Recommendations for pooling NGS libraries for hybridization capture to increase sample throughput and reduce cost and time

Did you know that using the right amount of starting material of pooled samples can decrease cost and increase data quality of your multiplexed NGS experiment? Follow these recommendations from IDT scientists to minimize duplicates and obtain uniform coverage in your multiplexed target enrichment sequencing experiments.

Advantages of multiplexed sequencing

The capacity of next generation sequencing (NGS) platforms has increased at an astonishing rate. As a result, libraries are commonly pooled together and sequenced simultaneously via a process known as multiplexing. To distinguish individual libraries throughout this process, sample-specific sequences, called sample indexes or sample barcodes, are added to each fragment  during library preparation. Libraries can then be pooled and sequenced simultaneously. 

Next, the barcode information is used to computationally assign the sequence reads back to the individual libraries. Multiplexing reduces the cost of sequencing substantially and facilitates experimental scalability by amortizing the capture reaction cost across samples being pooled together. 

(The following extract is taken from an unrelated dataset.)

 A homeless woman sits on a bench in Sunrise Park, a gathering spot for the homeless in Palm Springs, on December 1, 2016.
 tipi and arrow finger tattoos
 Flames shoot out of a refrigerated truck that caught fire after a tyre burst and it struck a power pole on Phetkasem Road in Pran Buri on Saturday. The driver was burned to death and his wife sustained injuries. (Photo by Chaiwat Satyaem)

Despite these advantages, multiplexed NGS poses challenges to end users. Sequencing experiments require multiple steps from sample preparation to final data acquisition, and each of these steps can impact final data quality. Here, 2 key metrics are discussed that can act as important indicators of successful multiplexed target enrichment: duplication rate and uniformity. Here are research-based recommendations for successful execution of multiplexed NGS experiments.

Minimizing PCR duplicates

The duplication rate is the fraction of mapped reads where any 2 reads share the same 5′ and 3′ coordinates. Duplicates mostly arise from the PCR step during library construction. Duplicates may also result in artifacts on the sequencing instrument where the same template binds to multiple clusters on a flow cell. This results in the same template being amplified independently multiple times across the clusters. Both types of duplications are an important source of error because the resulting reads may contain mutations introduced during the PCR step. These mutations can generate errors when measuring allele frequency representation by increasing the proportion of the duplicated allele compared to other alleles [1].

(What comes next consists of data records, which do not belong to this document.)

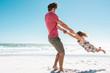 Leinwandbild Motiv Father playing with daughter at beach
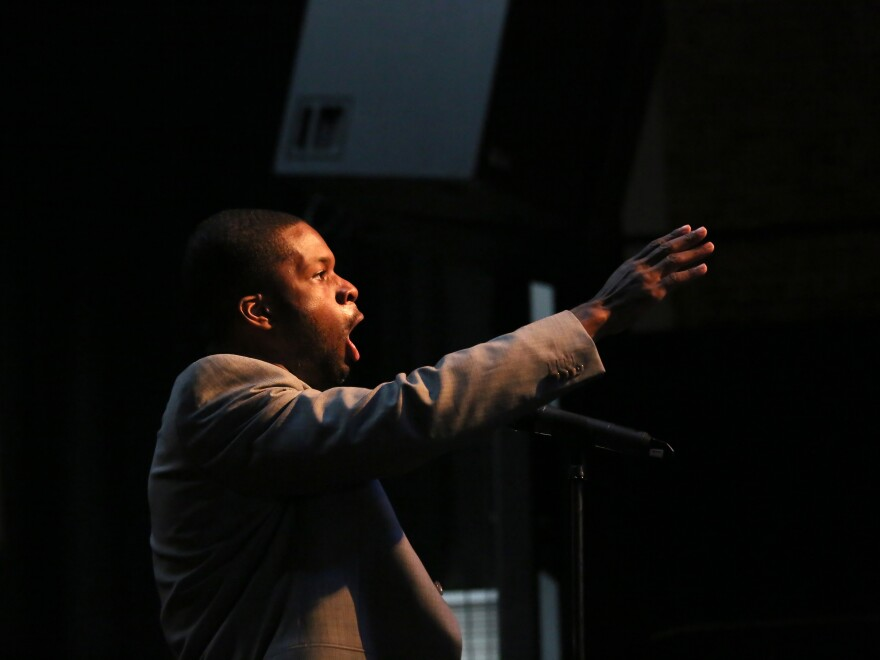 Justin Hopkins sings during a tribute show for Booker Wright, who worked in a whites-only restaurant in the Mississippi Delta.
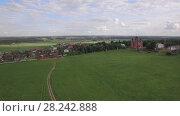 Купить «Flying over green meadows and Lukino Village in Russia», видеоролик № 28242888, снято 18 ноября 2018 г. (c) Данил Руденко / Фотобанк Лори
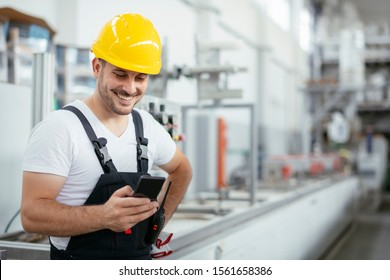 Factory worker using phone. Factory worker talking to smart phone.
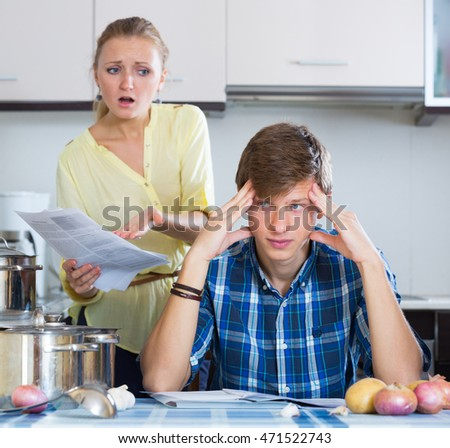 Young family couple with serious faces quarrelling in kitchen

Many analysis pipelines remove PCR duplicate reads before downstream analysis to mitigate these undesired consequences and minimize potential variant calling biases. Picard (MarkDuplicates; [2]) and SAMTools (rmdup; [3]) are 2 main software programs used for this purpose. The removal of duplicates, however, leads to fewer sequences per sample. Having fewer reads and low-quality samples in this manner increases the cost of sequencing due to duplicates. Thus, minimizing duplicates during NGS library preps is critically important for PCR-amplified sequencing libraries [4].

The amount of starting material that is pooled during hybridization capture plays an important role in determining the rate of duplication in multiplexed NGS experiments [5]. To determine the amount of barcoded library needed to minimize duplicates in multiplexed capture, 16 libraries were prepared from Coriell DNA (NA12878) using custom, dual-indexed adapters with 8 nt indexes (IDT) and a T/A ligation based library prep kit. One-, 4-, 8-, and 16-plex pools were then captured with either 500 ng of total input or 500 ng of each library (Figure 1A) using the IDT xGen™ AML Cancer Hyb Panel (1.19 Mbp) . For example, the 16-plex captures contained either 31.25 ng of each library, totaling 500 ng per capture, or 500 ng of each library, totaling 8 µg per capture. Importantly, no other modifications were made to the experiments, and the same amount of hybridization capture panel, blockers, and DNA for multiplexed captures was used.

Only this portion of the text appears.